Most recently Dan, the youngest prince, had risen in rebellion, fleeing the palace for his maternal Dwei-Clan cousins in Shihpan Province in the northwest the night after his father’s death. Yao had died of an apoplexy this past spring, falling dead from the Peony Throne in the act of condemning to death his Minister of Festivals in a rage. A punishment of the gods, striking him down? The Minister had been executed by Emperor Otono as his first act in his father’s memory, followed by the proscribing of Prince Dan as traitor and heretic. Dan was inspired by such very prophecies as this man had spoken, the fool’s dream of the golden age the Traditionalists celebrated, a time when lords were answerable for how they used their folk, the emperor a mere priest of a land of petty princes and shrines, and slaves were debtors with a term to serve, no more. Or unknown.

Interestingly, Dan had not been condemned for the murder of his father. Too evidently an act of the gods.

Rat was not so certain. She had not been in the palace, then, but what she had seen since . . .

They were condemning the victim as a false prophet now, too, as if they could kill him two and three times, pile crime upon crime. Had he cursed them in the name of his gods, of Father and Mother, whose poor wandering dreams he had tasted, as they tortured him? She hoped so. She remembered the actor, the voice that seemed as though it spoke to you and you alone, giving living breath to the old, old poetry of the plays.

The land wanted to change, yet Mother and Father vouchsafed no clear visions at all to their servants in these times, unless the vague words of prophets—drunk, mad, imbecile, as though such fragmented and open minds caught the edges of another’s uneasy dreams—were truly holy. Some few might truly be moved to speak by a god’s hand falling upon them, Rat supposed.
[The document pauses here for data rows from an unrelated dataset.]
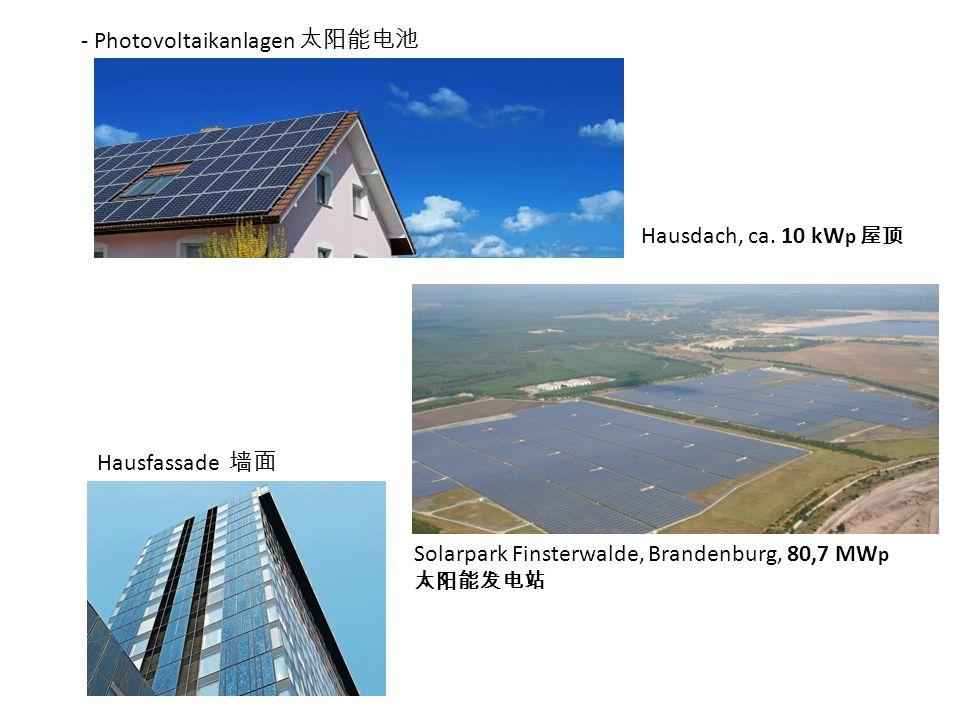 - Photovoltaikanlagen 太阳能电池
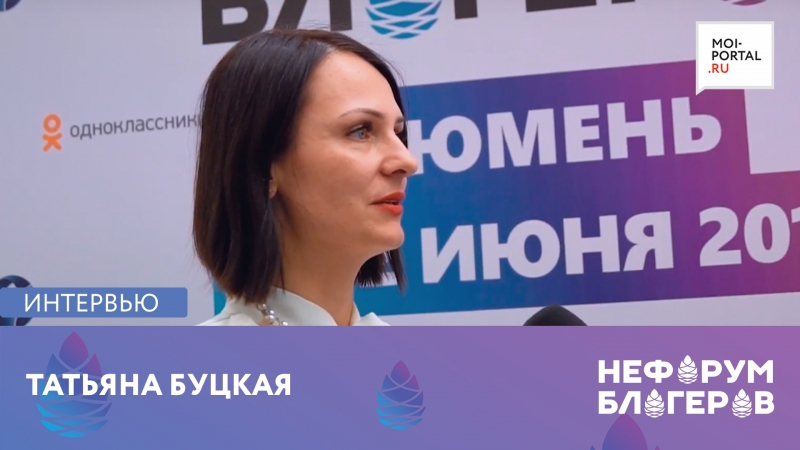 «Нефорум блогеров»: Татьяна Буцкая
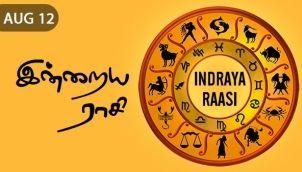 Indraya Raasi - Aug 12
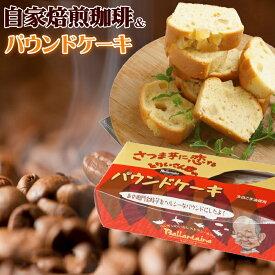 【ポイント10倍】自家焙煎珈琲豆500g&サツマイモに恋するパウンドケーキ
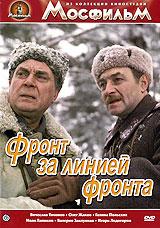 Front Beyond the Front Line (Front za liniey fronta) - Igor Gostev, Veniamin Basner, Semen Dneprov, Semen Cvigun, Aleksandr Haritonov, evgenij matveev, Vyacheslav Tihonov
She could hardly deny that the gods might reach out and touch their folk, after all.

Emperor Otono stirred unhappily on his little folding chair, the only one who might sit here. She might hope conscience made him uncomfortable, that he might suddenly declare an end to this, order someone to behead the man and have done with, but Otono, from what she observed, was a man who would cling to what had been done, because it had been done. Weak. Uncertain. Cursed by the gods, it was whispered in the palace. Three wives, as permitted an emperor under Min-Jan’s law, but childless. An epidemic of croup had swept through the palace around the time of Yao’s death, and many children had died, slave, free, and imperial. All six of the emperor’s sons and daughters.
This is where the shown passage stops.